• [Passage to read]:
▬▬▬▬▬▬

The fiber composite structures may preferably be carbon fiber-reinforced plastic or the like. The fiber composite structures may be realized as continuous fiber-reinforced components. Especially textile fiber semi-finished products, such as fiber yarns and/or textile fabrics wetted with a binder and/or partially or completely impregnated with a matrix, what are known as prepregs, such as fiber woven fabrics, fiber knitted fabrics, fiber non-crimp fabrics, or fiber mats, may be used for continuous fiber-reinforced components. In particular, materials from the groups of thermoplastics, and possibly additional plasticizing components, such as elastomers, which differ in terms of strength, maximum elongation, operating temperature, processing speed, and chemical resistance may be used as binder and/or matrix materials.
The fiber composite structures may be realized as what are known as tapes. In this context, a tape preferably means any type of web-like material, in particular a prepreg material. Such tapes may in particular have a width between 30 mm and 200 mm. Tapes are suitable for placement by means of what is known as a tape laying device.

▬▬▬▬▬▬

• [Data shown]:
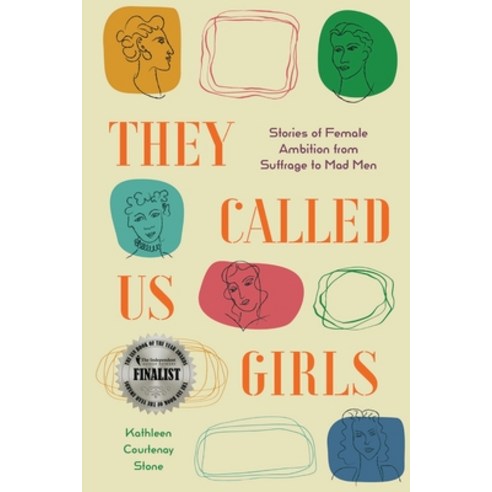 (영문도서) They Called Us Girls: Stories of Female Ambition from Suffrage to Mad Men Paperback, Cynren Press, English, 9781947976498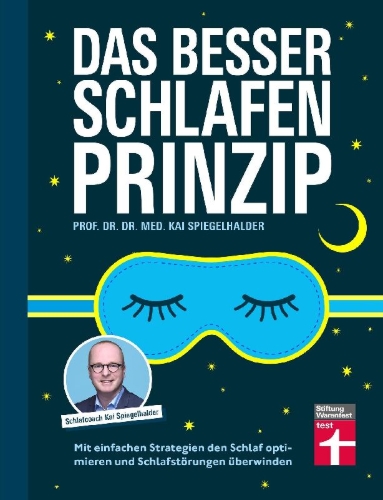 Buchcover und Innenansicht für das Buch: Das Besser-schlafen-Prinzip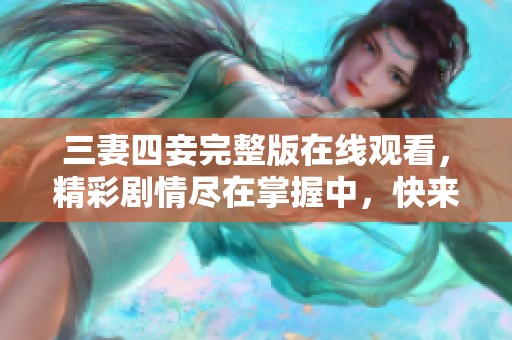 三妻四妾完整版在线观看，精彩剧情尽在掌握中，快来体验吧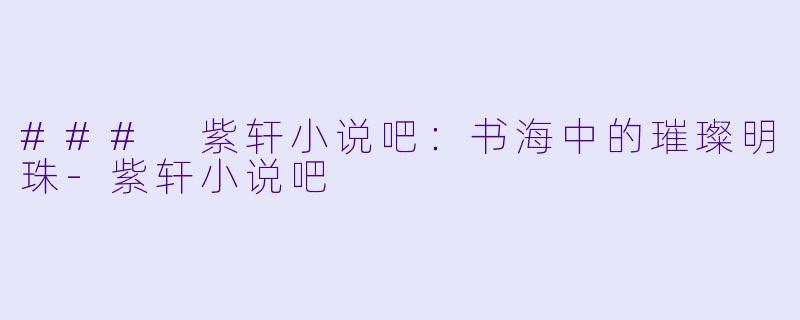 ### 紫轩小说吧:书海中的璀璨明珠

▬▬▬▬▬▬

• [Problem set]:
• a. According to the passage on fiber composite structures, what width can tapes have?
• b. Write the next part of the passage on fiber composite structures, picking up after its last sentence.
The data that comes after the passage was gathered from a separate source.

• [Answers to the exercise]:
• a. Tapes can have a width between 30 mm and 200 mm.

• b.
The fiber composite structures may advantageously be used for realizing automobile components. Corresponding shapes and contours of the components made of the fiber composite structure may thus be designed more flexibly with the aid of the invention.
In an advantageous embodiment of the method, at least one compensating element may be fixed to one of the pressing elements, and the fiber composite structure may be arranged with respect to the pressing element such that the at least one compensating element is brought together with the corresponding at least one height difference, and/or at least one compensating element may be brought together with the corresponding at least one height difference of the fiber composite structure independently of the pressing elements.
The at least one compensating element may advantageously be fixed to one of the pressing elements. The at least one compensating element may thus be prepared with the pressing element. The at least one compensating element may remain on the pressing element when the fiber composite structure is removed. The fiber composite structure may be positioned such that the at least one compensating element fixed to the pressing element is brought together with the corresponding at least one height difference.
The at least one compensating element may advantageously be fixed to the at least one pressing element so as to be detachable. In this way, the at least one compensating element may be replaced easily. The device for consolidation may thus be more easily adapted to fiber composite structures having differently arranged and/or differently designed height differences.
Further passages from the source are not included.